AVAILABLE RECORDS:
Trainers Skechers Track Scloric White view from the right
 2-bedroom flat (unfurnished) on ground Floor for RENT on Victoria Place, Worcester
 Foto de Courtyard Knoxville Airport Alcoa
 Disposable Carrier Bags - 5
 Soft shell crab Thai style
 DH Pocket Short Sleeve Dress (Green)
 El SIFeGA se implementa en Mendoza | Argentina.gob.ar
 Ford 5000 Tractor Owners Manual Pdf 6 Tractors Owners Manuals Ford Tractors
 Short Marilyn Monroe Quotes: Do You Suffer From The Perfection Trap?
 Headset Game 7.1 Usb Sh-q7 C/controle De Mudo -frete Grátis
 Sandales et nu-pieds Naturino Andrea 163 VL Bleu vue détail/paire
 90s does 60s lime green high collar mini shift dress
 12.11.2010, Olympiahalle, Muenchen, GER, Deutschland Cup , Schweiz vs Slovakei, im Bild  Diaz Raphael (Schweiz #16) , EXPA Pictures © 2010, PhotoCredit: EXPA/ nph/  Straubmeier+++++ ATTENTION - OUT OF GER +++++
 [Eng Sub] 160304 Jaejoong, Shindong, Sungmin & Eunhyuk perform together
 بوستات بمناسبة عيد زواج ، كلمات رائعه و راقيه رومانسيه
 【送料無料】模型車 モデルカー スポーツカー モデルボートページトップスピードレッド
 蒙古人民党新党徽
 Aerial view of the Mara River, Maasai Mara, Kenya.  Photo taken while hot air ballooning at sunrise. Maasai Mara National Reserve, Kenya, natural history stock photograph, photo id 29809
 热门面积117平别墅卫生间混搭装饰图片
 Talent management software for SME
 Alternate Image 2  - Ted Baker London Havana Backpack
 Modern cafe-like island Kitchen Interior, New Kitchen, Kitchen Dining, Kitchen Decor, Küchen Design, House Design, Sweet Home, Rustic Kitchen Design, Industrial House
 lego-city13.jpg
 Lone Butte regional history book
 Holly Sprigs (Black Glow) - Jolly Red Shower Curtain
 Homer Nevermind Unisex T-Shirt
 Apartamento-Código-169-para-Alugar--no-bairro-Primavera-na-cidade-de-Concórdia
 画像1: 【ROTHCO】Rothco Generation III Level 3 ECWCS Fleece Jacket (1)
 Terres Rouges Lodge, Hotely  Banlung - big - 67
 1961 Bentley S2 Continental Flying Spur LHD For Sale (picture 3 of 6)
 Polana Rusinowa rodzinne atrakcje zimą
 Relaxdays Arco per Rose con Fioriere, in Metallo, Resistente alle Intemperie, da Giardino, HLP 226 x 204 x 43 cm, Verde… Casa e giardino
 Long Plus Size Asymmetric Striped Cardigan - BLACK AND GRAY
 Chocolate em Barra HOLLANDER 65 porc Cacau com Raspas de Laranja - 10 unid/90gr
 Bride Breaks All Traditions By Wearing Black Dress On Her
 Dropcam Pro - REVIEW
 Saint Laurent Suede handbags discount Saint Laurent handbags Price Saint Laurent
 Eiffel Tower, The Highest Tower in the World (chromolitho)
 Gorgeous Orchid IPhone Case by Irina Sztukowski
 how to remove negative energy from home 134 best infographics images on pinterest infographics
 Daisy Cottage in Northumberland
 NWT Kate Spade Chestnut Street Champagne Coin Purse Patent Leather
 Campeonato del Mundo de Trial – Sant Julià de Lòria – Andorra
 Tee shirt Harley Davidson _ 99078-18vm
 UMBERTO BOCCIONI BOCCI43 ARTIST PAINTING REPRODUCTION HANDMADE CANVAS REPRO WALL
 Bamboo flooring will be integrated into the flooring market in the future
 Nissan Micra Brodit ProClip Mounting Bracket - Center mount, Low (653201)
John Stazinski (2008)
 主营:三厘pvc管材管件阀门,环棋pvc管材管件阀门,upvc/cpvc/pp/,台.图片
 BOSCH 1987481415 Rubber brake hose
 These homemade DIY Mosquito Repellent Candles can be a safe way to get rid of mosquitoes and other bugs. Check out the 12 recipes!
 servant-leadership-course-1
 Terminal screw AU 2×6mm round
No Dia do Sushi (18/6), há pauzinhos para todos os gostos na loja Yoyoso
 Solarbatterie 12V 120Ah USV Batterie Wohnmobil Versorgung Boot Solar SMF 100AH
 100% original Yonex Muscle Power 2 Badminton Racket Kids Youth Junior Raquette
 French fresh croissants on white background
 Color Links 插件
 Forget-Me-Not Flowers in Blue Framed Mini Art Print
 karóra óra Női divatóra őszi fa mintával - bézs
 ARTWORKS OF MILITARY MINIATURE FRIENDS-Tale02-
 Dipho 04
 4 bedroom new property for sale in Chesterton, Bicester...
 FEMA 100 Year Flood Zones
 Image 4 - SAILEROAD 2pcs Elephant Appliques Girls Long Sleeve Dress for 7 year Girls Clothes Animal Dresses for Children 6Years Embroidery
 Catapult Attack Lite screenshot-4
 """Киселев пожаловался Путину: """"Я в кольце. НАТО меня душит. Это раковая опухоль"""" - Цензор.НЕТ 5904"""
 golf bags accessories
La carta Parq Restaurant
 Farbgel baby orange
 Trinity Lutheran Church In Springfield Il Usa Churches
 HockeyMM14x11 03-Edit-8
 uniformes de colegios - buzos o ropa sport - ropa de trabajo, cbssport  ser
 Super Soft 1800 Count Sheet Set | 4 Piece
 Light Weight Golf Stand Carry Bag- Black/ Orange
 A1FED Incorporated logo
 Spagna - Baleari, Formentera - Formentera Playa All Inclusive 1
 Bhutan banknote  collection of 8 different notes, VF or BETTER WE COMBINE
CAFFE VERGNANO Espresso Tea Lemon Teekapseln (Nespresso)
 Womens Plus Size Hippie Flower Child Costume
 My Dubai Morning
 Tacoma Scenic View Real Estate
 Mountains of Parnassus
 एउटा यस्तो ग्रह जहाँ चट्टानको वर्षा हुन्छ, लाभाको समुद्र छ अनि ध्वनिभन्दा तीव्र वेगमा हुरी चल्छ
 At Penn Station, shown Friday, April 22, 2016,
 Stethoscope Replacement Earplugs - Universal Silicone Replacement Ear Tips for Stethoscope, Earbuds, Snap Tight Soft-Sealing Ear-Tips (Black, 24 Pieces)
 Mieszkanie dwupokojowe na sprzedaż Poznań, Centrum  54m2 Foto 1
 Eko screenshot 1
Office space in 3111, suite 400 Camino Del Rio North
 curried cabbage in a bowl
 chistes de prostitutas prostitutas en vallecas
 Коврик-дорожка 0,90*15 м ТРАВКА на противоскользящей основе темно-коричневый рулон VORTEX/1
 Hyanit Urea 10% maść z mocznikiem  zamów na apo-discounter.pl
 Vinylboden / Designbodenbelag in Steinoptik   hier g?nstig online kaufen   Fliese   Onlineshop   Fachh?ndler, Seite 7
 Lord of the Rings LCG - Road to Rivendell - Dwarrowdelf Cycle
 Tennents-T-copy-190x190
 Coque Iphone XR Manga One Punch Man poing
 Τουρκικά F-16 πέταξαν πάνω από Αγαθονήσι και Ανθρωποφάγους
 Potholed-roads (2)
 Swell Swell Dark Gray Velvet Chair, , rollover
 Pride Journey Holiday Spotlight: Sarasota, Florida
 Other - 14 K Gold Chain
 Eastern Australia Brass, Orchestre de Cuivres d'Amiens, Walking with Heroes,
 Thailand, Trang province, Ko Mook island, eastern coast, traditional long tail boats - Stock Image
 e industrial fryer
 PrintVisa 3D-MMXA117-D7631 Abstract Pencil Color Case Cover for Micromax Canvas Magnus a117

PROBLEM STATEMENT:
Take the records above and return, word for word, only the lines that fall from the line with "画像1: 【ROTHCO】Rothco Generation" to the line with "Polana Rusinowa rodzinne atrakcje zimą", both of them included.

TASK ANSWER:
 画像1: 【ROTHCO】Rothco Generation III Level 3 ECWCS Fleece Jacket (1)
 Terres Rouges Lodge, Hotely  Banlung - big - 67
 1961 Bentley S2 Continental Flying Spur LHD For Sale (picture 3 of 6)
 Polana Rusinowa rodzinne atrakcje zimą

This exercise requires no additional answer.